Tuesday, April 14, 2009

Come Again in the Spring

A month ago, I heard fellow storyteller Aarene Storms tell Richard Kennedy's "Come Again in the Spring" on her Global Griot Sunday morning radio program. As I listened, I knew I had read or heard the story sometime ago in my childhood, but I couldn't remember when or what context. It's a story about a man named Old Hark who has fed the birds ever since he was a little boy. One day in winter, a stranger comes to visit. The stranger is Death, and it's Old Hark's time to go, only Old Hark will have none of it. Old Hark tells Death,

Come again in the spring. I won't hinder you none then. But you see all these birds? Come winter time, they depend on me to feed them. They naturally ought to fly south in the fall but don't, reason I been feeding 'em all winter since I was no bigger 'an a skip bug.
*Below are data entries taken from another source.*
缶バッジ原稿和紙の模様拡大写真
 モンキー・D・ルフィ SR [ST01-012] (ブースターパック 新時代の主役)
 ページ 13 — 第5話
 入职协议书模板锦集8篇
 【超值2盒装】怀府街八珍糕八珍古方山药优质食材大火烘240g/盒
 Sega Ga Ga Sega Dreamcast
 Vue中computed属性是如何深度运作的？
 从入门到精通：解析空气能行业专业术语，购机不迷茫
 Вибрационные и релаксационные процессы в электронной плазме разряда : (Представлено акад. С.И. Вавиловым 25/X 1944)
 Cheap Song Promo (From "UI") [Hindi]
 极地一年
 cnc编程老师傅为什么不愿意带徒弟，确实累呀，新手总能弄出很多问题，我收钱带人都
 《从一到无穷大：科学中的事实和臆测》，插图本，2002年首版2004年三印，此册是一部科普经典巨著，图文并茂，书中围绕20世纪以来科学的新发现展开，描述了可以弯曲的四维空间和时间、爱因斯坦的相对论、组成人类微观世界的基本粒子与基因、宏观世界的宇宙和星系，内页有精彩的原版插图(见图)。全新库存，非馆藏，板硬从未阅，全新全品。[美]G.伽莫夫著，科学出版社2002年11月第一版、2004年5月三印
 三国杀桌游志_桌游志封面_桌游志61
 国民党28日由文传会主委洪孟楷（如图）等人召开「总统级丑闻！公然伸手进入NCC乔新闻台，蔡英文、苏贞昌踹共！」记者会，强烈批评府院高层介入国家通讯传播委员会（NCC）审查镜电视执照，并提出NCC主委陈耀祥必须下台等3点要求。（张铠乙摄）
They'd die if I was gone-- they ain't real wintering birds. But you come back in the spring, and they'll know I won't be here next winter and have enough sense to go south.


Death offers a wager of three questions that involve memory, and Old Hark takes it. The birds are instrumental in the winning of the wager. I won't give away the ending, but I'll tell you that every time I read it, I have to take a deep breath and hold myself still. It's the literary equivalent of the "tenor rush."

You can find "Come Again in the Spring" and other stories in the book Richard Kennedy: Collected Stories, illustrated by Marcia Sewell. It's out-of-print, but I hope you can find it through your library system, through Interlibrary Loan, or inexpensively through a used bookstore.

Contest update: There's still no final word from our judges. They're slogging it out! I am glad other people are judging the entries. There are a lot of good submissions, and I wish we had more prizes. Really.

3 comments:

Anonymous said...

I'm not surprised the judges are having a hard time. Several of us at WPL were reading them all over on Friday and laughing and laughing (and laughing).

tanita✿davis said...

Huh. I'd never heard of that, but the voice is spot-on for an old dude from the South without being overly ignorant/patois-ridden as to be unreadable by a kid. Like it.

mamakopp said...

Farida you are a wealth of story knowledge. I will look for this.